Hey Brah! 13 Hawaiian Pidgin Terms to Master Before You Visit


You might already be familiar with French, Italian, German, Spanish, and Chinese. However, all across the globe, some people also speak pidgin. Not a native language, pidgin comes about when two or more groups don’t share a common language. In order to communicate, they develop something new, called a pidgin language. Many of these have come about due to one thing and one thing only: business. Pidgin languages developed for trade, maritime activities, and, simply, to do business between groups who didn’t share a common tongue.

In Hawaii, pidgin is a part of the state’s very makeup. In fact, the U.S. Census just recently recognized Hawaiian Pidgin as one of the official languages spoken on the islands. The history of Hawaiian Pidgin is linked to the wave of immigrants on the islands. Overtime, several pidgin words and phrases have made their way into everyday life on the islands. If you’re visiting Hawaii and want to understand this unique language, try to familiarize yourself with these common words and phrases!


When you can’t quite think of the word you want to use, Hawaiians might say da kine. Literally meaning, “the kind,” da kine can sometimes be used in the context of saying “the real thing.”

Fo real

Most non-Hawaiian pidgin speakers can guess what this pidgin term means. Fo real is often said to express that something is “for real”. It can also be used as a question to state something like “Really?”.


One of the most common Hawaiian pidgin terms is that of brah, meaning “brother”. And, as you might’ve guessed, a brah doesn’t have to be your brother by blood.

Chicken skin

While chicken skin might mean a different thing to English-speaking travelers, Hawaiian Pidgin uses this phrase when describing what most call “goosebumps”.

To da max

If you need to add some emphasis to what you’re saying, Hawaiian pidgin calls for “To da max.” It not only provides emphasis, but also can refer literally to a “no limits” situation.

Mo bettah

If you want to express something that is excellent, you can’t go wrong putting your Hawaiian pidgin in practice with mo bettah.

Broke Da Mouth

When you travel to Hawaii, you will certainly want to try the local cuisine! Whether that means visiting a local restaurant or a traditional luau, you might hear the phrase broke da mouth or broke da mout. This is a useful Pidgin

Holo Holo

Have you ever had the desire to wander with no real purpose? Sometimes, roaming aimlessly can be an adventure by itself! It probably won’t surprise you that there’s a Pidgin word that means “to wander without direction or cruise around”. That word is holo holo. It’s derived from the official Hawaiian word holoholo (with no space) which means to stroll or promenade.


To native English speakers, it’s probably obvious that howzit is a combination of the words “how”, “is”, and “it”. You’ll likely hear howzit a good deal while traveling throughout Hawaii. Native Hawaiians seem to enjoy greeting new people and talking with them. Howzit is their way of saying, “Hey! How’s it going?” or “How are you?”

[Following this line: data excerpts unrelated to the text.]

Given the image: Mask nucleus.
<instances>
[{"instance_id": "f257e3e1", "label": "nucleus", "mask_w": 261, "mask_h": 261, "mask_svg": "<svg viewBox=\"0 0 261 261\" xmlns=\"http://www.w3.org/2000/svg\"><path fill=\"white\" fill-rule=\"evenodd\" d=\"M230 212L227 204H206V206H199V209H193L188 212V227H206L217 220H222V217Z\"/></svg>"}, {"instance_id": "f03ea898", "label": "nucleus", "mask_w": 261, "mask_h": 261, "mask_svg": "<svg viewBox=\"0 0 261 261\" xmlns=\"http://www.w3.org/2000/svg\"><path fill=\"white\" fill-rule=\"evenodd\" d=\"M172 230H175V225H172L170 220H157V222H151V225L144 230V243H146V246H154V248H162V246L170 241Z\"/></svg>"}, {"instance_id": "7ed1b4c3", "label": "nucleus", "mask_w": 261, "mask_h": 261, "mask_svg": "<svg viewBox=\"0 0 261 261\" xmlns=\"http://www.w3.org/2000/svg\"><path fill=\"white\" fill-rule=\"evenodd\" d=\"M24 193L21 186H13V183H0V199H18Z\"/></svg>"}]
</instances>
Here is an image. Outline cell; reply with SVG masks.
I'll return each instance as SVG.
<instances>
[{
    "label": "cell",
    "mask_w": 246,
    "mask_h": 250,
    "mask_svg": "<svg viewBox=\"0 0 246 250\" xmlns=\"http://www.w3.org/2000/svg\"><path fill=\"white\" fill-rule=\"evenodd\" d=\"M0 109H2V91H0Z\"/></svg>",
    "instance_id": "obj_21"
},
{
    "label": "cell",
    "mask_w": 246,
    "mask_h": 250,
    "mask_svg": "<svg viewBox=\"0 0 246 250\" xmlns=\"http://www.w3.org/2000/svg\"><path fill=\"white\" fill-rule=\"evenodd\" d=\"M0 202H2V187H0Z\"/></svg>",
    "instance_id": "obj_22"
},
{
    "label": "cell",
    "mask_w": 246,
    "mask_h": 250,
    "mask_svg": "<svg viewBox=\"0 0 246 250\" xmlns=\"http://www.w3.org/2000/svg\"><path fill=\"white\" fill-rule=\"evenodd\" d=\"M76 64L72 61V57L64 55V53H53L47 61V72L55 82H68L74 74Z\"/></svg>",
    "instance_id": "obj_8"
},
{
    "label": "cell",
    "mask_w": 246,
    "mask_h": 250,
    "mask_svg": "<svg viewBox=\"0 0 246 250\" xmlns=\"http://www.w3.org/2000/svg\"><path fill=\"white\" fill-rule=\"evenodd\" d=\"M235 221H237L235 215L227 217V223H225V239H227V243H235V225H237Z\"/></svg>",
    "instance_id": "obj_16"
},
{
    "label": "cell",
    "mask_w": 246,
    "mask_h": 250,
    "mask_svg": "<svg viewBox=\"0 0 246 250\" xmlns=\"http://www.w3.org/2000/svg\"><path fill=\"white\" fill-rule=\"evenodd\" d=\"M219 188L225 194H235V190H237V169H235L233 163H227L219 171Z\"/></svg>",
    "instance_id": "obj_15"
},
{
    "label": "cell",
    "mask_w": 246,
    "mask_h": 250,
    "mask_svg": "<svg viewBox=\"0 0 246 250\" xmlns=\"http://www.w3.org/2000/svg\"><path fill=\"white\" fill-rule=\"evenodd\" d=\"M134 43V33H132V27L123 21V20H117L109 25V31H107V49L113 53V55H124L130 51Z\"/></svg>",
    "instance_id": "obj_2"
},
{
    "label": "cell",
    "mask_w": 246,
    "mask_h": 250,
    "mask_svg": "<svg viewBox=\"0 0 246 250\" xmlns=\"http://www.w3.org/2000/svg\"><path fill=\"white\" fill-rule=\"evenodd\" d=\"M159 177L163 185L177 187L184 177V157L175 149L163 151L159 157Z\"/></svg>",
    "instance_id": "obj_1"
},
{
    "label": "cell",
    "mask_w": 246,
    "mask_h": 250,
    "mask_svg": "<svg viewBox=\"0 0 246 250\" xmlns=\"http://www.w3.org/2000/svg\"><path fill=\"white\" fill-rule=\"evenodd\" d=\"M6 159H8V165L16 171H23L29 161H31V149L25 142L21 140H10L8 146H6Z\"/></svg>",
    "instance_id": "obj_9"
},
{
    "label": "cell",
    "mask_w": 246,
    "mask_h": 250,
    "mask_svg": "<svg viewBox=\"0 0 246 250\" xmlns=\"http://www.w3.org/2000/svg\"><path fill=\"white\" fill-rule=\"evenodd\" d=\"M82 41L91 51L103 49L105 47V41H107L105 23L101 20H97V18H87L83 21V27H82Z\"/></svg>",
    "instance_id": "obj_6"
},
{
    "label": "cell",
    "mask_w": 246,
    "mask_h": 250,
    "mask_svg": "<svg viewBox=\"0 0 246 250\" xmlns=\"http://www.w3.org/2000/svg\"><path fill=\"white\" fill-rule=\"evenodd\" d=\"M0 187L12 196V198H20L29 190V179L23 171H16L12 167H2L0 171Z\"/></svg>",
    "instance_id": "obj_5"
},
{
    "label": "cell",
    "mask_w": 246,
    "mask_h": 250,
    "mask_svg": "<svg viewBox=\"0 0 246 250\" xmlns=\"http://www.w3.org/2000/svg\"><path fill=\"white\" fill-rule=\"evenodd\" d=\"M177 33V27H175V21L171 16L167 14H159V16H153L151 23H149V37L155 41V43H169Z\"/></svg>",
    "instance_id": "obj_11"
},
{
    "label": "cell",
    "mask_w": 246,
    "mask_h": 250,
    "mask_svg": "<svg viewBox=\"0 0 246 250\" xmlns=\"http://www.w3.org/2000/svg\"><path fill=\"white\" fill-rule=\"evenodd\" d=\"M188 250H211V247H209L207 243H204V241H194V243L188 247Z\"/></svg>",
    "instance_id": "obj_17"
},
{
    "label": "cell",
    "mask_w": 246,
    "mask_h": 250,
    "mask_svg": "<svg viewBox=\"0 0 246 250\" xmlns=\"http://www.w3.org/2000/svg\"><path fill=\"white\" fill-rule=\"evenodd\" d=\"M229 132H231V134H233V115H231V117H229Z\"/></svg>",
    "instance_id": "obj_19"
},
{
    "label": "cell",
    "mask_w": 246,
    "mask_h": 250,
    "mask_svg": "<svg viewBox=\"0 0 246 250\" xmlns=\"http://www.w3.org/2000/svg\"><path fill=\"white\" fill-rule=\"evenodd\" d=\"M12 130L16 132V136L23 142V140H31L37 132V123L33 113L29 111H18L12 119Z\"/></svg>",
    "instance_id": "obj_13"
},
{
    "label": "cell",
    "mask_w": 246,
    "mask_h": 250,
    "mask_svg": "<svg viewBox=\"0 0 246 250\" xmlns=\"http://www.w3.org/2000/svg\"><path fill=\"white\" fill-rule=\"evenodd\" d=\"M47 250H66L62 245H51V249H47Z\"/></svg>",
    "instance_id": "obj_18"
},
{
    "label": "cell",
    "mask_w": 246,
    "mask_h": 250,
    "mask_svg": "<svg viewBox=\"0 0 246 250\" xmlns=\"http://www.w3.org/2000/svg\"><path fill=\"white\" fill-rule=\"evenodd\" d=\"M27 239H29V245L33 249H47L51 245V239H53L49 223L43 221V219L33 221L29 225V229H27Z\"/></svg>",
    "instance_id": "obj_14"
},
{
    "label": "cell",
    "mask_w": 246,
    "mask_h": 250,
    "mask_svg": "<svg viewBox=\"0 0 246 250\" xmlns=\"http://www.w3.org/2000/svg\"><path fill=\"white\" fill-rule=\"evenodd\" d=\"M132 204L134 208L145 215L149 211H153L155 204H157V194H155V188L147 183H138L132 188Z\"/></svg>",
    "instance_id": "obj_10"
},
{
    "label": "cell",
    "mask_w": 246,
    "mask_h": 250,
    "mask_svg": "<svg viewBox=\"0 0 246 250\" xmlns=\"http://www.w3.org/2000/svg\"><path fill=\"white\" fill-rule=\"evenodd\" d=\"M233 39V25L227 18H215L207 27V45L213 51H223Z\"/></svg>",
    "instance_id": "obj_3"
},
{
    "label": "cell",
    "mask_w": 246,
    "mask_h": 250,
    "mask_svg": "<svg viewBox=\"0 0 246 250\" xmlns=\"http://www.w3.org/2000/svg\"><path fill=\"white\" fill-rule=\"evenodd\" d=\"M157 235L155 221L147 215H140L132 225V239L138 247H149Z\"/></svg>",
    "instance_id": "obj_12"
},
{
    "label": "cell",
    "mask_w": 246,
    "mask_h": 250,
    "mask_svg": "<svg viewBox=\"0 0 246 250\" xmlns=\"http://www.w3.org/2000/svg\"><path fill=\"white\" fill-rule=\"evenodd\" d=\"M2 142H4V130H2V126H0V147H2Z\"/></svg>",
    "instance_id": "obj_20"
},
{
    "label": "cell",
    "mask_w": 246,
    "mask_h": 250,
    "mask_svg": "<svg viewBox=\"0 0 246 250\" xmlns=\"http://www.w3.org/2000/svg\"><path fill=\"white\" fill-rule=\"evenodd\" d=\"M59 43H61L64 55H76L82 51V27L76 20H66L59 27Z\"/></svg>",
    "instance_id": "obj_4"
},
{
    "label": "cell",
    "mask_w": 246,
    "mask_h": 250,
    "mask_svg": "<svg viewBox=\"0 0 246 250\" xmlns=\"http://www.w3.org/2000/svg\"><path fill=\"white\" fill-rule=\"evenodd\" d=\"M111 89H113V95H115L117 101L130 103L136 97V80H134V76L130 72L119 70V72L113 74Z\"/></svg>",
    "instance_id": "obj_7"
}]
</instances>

The word kōkua means “help” or “assistance”. You might see the word on signs in a local Hawaiian area. The most likely scenario is to hear this word in conjunction with mahalo when someone expresses gratitude for the help received. As a visitor, it’s important to recognize the word for “help”. Hopefully you’d never have a need to use this word, but it’d be disrespectful for you to ignore a request for help from a native. If you see or hear kōkua followed by luau, the phrase is referring to assistance in the form of a contribution.


Pau (pronounced “pow”) it’s used when a task is finished or something is completed. It means “all gone”, “no more”, or “time’s up”. If you hear pau hana, that means “after work”. That phrase refers to the best Happy Hours you can find on the islands! Be mindful not to use pau when referring to something that’s dead, though…the correct term for that is make (mah-kay).

Talk Story

There’s a normal conversation, and then there’s a “talk story”. That’s how the islanders call “catching up” or gossiping with their friends or family. It’s an activity that can last far into the night, and a social occasion more than a simple relaying of facts.


As an outsider on the islands, you might hear some natives say malihini. It means “outsider”, “stranger”, or “non-islander”. Native Hawaiians use it regarding tourists (you know, those ones wearing socks and shoes). So, as someone who just arrived after scoring those cheap domestic flights, you might just hear the word malihini a lot when you’re around!